GR-Med: A Multi-Relational Graph and Sequence Modeling Approach for Breast Cancer Chemotherapy Medicine Recommendation without side effect
DOI:
https://doi.org/10.64149/J.Carcinog.24.2s.1032-1039Keywords:
GR-Med, HER, RNNs, GNNsAbstract
Personalized medicine recommendation is a key job in contemporary healthcare, tasked with making precise and safe prescriptions based on an individual patient's profile. Most traditional recommendation models fail to accurately represent the complicated relationships between patients, diseases, and drugs and the temporal patterns of patient health records.

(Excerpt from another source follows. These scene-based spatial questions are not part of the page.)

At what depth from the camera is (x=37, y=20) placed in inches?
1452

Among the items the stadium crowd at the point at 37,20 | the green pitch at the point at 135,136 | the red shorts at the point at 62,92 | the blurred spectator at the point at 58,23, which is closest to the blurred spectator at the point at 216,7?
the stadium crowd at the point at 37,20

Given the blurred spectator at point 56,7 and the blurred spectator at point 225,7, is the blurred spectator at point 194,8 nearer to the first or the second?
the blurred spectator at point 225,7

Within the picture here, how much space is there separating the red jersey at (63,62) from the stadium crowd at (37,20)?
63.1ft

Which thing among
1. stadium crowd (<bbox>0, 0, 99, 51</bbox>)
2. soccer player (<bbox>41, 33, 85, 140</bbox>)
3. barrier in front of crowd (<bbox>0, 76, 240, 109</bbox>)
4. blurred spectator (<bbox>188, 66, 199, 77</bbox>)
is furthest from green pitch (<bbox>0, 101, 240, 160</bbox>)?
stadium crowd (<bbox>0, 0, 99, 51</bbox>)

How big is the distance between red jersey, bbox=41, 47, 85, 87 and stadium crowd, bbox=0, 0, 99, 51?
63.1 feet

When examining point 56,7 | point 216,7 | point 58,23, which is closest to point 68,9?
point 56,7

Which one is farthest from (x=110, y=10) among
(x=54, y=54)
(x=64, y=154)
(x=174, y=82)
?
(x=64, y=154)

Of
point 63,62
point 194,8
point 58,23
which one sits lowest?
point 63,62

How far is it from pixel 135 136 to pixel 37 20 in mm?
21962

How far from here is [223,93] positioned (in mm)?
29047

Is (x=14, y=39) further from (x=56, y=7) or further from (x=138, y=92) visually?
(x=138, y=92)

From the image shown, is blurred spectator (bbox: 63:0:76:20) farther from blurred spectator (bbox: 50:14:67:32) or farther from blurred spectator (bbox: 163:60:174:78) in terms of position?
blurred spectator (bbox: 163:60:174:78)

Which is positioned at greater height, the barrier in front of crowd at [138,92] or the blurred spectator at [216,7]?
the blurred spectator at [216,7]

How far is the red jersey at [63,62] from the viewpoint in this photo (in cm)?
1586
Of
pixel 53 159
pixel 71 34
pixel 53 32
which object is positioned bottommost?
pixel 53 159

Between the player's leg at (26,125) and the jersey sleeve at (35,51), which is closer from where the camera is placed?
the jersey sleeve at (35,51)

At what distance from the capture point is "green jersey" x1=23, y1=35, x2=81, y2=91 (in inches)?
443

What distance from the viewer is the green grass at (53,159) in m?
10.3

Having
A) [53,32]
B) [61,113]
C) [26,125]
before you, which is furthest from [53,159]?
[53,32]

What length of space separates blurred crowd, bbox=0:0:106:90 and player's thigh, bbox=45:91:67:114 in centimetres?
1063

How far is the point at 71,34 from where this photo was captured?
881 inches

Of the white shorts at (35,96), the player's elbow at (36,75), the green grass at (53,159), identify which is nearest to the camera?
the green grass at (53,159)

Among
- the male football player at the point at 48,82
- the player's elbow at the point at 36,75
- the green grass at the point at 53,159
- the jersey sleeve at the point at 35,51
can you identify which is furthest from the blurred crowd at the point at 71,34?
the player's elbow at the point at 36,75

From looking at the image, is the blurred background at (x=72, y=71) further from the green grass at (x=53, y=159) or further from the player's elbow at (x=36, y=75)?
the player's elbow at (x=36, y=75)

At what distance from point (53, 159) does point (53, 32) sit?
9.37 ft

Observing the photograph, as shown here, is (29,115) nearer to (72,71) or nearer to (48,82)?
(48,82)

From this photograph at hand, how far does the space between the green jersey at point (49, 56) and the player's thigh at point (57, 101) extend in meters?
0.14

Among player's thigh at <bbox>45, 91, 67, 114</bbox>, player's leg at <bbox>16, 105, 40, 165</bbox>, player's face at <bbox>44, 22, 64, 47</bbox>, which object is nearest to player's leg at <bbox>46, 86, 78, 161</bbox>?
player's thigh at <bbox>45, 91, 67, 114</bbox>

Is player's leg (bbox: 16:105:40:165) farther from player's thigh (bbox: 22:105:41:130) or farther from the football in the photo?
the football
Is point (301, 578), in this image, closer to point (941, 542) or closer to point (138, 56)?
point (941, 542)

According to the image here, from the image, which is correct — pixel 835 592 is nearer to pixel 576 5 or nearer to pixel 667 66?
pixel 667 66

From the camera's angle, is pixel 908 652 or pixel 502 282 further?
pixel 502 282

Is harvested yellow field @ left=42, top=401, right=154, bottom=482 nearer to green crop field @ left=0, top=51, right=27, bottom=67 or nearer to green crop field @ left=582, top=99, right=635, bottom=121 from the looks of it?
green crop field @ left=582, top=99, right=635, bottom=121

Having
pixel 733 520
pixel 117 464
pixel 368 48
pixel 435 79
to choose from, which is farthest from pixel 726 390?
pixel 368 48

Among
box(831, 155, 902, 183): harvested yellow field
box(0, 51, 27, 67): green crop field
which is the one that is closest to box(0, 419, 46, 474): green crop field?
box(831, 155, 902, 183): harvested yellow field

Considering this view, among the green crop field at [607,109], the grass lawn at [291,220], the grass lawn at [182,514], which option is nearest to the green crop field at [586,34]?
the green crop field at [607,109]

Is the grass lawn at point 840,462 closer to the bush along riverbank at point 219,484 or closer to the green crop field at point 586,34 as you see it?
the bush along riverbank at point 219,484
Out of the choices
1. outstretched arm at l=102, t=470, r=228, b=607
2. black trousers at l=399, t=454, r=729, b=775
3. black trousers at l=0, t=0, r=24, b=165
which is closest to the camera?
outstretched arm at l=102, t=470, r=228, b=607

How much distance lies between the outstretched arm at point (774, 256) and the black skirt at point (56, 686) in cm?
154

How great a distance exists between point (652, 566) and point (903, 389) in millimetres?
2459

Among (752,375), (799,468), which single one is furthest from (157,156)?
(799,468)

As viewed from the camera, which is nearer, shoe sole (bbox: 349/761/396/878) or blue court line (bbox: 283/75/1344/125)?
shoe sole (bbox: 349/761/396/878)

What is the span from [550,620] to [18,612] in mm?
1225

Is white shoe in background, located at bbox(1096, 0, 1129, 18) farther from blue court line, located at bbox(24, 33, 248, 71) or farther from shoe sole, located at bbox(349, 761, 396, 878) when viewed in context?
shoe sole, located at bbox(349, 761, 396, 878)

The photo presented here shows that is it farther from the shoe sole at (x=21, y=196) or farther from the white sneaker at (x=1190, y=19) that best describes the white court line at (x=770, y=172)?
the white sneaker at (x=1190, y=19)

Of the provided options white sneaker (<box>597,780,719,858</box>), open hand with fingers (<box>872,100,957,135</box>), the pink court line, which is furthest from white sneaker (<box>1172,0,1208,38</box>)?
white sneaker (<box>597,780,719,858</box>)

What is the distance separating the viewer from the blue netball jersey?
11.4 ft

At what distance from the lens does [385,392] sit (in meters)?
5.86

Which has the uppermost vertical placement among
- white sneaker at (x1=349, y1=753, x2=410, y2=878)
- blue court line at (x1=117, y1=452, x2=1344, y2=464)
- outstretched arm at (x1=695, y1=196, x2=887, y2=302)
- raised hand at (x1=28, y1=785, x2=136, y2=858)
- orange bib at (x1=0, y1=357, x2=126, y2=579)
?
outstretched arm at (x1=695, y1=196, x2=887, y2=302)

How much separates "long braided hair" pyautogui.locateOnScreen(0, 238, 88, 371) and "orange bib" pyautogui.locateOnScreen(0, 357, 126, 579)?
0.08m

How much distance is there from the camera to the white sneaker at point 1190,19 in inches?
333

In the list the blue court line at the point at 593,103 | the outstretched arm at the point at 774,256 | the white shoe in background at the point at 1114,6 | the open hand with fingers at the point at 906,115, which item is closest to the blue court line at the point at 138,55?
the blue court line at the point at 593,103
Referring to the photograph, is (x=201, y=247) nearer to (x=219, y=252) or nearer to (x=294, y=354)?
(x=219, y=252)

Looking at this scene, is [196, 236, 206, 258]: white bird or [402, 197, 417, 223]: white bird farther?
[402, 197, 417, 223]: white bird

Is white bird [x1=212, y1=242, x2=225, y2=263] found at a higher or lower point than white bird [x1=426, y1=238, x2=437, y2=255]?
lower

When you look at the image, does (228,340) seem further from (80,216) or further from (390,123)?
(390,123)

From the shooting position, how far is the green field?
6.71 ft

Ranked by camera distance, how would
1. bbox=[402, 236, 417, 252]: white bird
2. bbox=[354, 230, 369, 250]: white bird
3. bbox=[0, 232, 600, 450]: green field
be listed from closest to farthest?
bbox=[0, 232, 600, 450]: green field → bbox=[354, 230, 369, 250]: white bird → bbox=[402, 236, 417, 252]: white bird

In this work, we introduce GR-Med, a new hybrid system combining Graph Neural Networks (GNNs) and Recurrent Neural Networks (RNNs) for improving the performance of medicine recommendations. The GNN module best captures structural relationships between medical entities through utilization of heterogeneous graph data, while the RNN module captures temporal patterns in data to incorporate temporal patterns in diagnoses and treatments. We test GR-Med on actual real-world electronic health record (EHR) datasets, showing its better performance compared to current baseline models regarding recommendation accuracy, reliability, and clinical sensitivity. Our findings point to the promise of leveraging graph and sequential learning to improve smart healthcare systems and enable more intelligent clinical decision-making. This system recommends the best medicine for breast cancer chemotherapy with minimal side effects or no side effects.